If someone had stepped into Block 79, Ayer Rajah sometime in March this year, the person would have found himself witnessing a most unlikely scene. For here at the newly expanded JTC Launchpad @ One-North, 100 of our senior bankers and some 20 start-ups from the region were working side by side to create prototype mobile apps.
If this is an uncommon sight, it is because bankers and start-ups have never been viewed as the most natural of bedfellows. Start-ups embrace starting small, moving quickly, failing fast. Banks have traditionally not been known for our nimbleness. Start-ups are not encumbered by legacy processes and systems that often get in the way of customer centricity. Many banks, unfortunately, are. And start-ups are, by definition, more inventive.

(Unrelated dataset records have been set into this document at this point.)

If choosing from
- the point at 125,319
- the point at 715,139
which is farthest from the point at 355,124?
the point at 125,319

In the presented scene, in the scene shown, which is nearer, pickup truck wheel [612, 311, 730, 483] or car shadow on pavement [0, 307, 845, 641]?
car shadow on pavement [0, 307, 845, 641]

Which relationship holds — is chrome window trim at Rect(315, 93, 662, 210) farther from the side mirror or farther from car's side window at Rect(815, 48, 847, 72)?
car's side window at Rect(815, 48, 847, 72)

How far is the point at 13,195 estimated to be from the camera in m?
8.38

In organising the DBS hackathon, which is now a regular part of the DBS training curriculum, we were looking to break the stereotypes that define banks. We wanted to revolutionise the way we trained our people so that they would embrace a digital mindset. We sought to foster a cultural exchange between our employees and start-ups. We created a sandbox for our people to experiment like startups, utilising lean startup methodology and human-centred design to identify and act on opportunities quickly.

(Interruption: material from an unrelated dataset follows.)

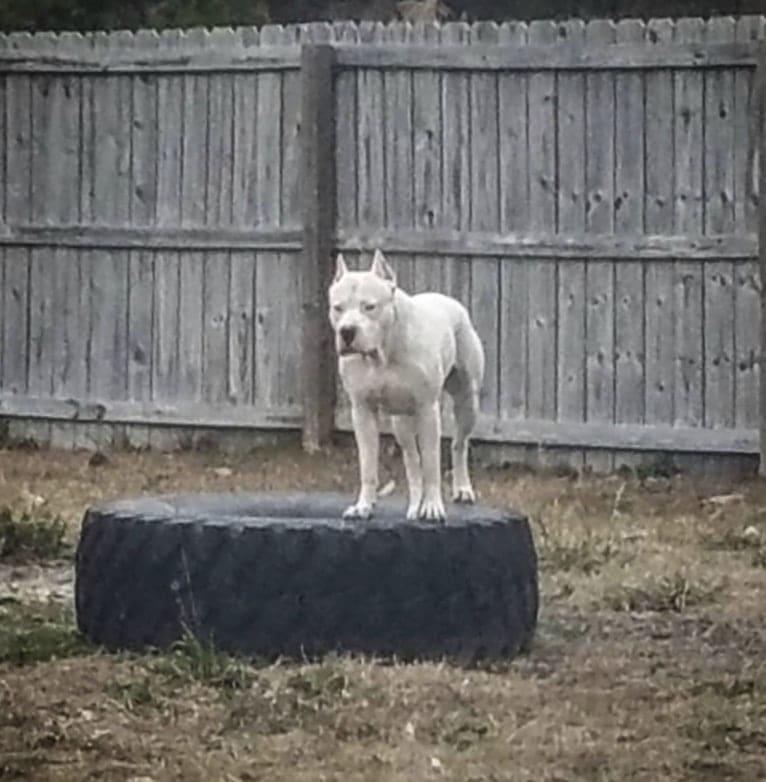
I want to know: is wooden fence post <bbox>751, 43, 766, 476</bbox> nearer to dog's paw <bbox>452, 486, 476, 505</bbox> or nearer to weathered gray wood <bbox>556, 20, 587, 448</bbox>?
weathered gray wood <bbox>556, 20, 587, 448</bbox>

If the approach sounds somewhat radical, it is because we recognise that we cannot stick to the status quo.
Banking is undergoing cataclysmic disruption, driven by three trends:
The first is mobile computing, which is changing the nature of the game, because it allows banking to be integrated into people's lives instead of being a detached activity. The second is Big Data, which enables banks to introduce products and services that could not be imagined before. The third is social or the network economy. This dramatically changes the way economic agents ? whether individuals or merchants ? interact. As an example, banks have historically been lenders of money, and consumers the borrowers. Today, consumers lend money to other consumers in peer to peer networks.
Compounding the threat to banks is the encroachment into our turf of FinTechs such as Tencent and Alipay.

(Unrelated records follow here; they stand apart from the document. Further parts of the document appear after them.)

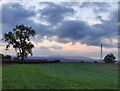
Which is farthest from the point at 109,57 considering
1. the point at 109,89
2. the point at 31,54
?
the point at 109,89

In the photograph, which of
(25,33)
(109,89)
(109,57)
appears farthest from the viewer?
(109,57)

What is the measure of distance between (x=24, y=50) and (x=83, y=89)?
68.6 metres

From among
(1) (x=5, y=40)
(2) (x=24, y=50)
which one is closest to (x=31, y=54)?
(2) (x=24, y=50)

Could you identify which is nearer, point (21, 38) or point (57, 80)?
point (57, 80)

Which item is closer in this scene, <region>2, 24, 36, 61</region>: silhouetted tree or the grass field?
the grass field

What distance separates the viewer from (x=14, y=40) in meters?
82.1

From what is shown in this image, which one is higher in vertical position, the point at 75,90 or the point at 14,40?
the point at 14,40

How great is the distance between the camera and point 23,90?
545 inches

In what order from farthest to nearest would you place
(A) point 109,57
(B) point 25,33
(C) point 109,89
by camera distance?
(A) point 109,57 < (B) point 25,33 < (C) point 109,89

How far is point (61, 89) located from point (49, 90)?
751 millimetres

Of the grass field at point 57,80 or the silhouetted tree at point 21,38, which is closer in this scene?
the grass field at point 57,80

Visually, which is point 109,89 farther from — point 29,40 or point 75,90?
point 29,40

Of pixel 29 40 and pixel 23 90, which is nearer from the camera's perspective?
pixel 23 90

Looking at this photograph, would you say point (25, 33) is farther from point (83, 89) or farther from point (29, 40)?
point (83, 89)
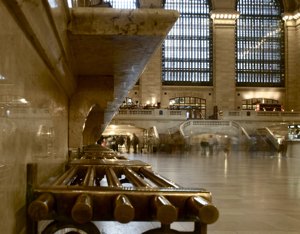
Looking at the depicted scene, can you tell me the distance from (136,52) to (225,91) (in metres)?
43.6

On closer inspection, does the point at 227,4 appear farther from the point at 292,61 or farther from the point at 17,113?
the point at 17,113

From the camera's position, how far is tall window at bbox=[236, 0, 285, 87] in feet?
155

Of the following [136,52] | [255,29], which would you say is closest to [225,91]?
[255,29]

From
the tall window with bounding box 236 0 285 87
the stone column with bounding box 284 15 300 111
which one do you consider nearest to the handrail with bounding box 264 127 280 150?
the stone column with bounding box 284 15 300 111

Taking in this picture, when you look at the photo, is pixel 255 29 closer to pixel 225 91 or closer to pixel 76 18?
pixel 225 91

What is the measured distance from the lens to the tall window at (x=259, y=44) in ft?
155

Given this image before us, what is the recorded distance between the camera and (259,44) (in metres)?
47.9

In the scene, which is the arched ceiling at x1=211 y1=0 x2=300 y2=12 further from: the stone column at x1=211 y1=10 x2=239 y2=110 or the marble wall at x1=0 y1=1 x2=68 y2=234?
the marble wall at x1=0 y1=1 x2=68 y2=234

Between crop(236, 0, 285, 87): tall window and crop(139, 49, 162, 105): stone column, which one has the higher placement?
crop(236, 0, 285, 87): tall window

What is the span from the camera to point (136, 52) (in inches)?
102

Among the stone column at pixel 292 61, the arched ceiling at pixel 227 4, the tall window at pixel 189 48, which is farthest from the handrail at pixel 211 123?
the arched ceiling at pixel 227 4

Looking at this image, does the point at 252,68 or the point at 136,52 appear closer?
the point at 136,52

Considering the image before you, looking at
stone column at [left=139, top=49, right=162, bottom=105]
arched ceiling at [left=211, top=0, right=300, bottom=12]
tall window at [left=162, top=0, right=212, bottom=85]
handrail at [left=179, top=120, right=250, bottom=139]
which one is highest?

The rising importance of FinTech is not only changing the way people pay, lend and invest; it is also instigating change to traditional banking models.
At DBS, we don't see this as necessarily a bad thing.
While disruptive technology is a challenge, we believe we can turn the discontinuity into an opportunity for growth. Banks have innate advantages: we have robust networks and infrastructure, established risk management frameworks, and are generally seen as safer and more trustworthy. If we can marry these strengths with the agility, customer-centricity and inventiveness of FinTechs, there is no reason we cannot continue to thrive in the new world order.
In fact, we are already seizing new possibilities thrown up by the digital revolution:
Today, while DBS already has over 280 branches in 18 markets, given our Asian banking ambitions, we continue to grow our franchise. If we are able to leverage FinTech, and offer banking through digital channels, the need for a large geographic footprint in order to scale up in large geographies such as China, India or Indonesia becomes less of an imperative. A successful digital banking strategy will enable us to accelerate our access to emerging markets without the need for a large and expensive brick and mortar network.
Secondly, we have, over the years, leveraged Big Data to improve customer service, such as by pre-empting cashouts at ATMs or better anticipating client needs. We are taking this to the next level, for example, by experimenting with the use of artificial intelligence to provide even more customised advice to our wealth clients.
In the payments space, our mobile offering DBS PayLah! already allows customers to pay each other through a few simple taps on the phone. We continue to explore new emerging technologies through collaborations with research labs such as A*Star in Singapore. In Hong Kong, we have created the DBS Accelerator programme which provides us with a first look at emerging FinTech innovations, which we hope to learn from, and perhaps integrate along the way.
50 years ago, Singapore differentiated itself by creating a first-world infrastructure (both hard and soft) in a third-world region. I believe she can again set herself apart in the next 50 years by being the world's first truly digital city. Singapore has a unique capacity to do so because she is a citystate, and has the technology, resources, fiscal capacity as well as intent to become a Smart Nation.
Likewise, all of us at DBS ? whose growth has mirrored Singapore's ? are committed to leveraging FinTech to shape the future of banking, find ways to serve and engage customers better and to make banking joyful.
Piyush Gupta is the Chief Executive Officer of DBS Group Holdings.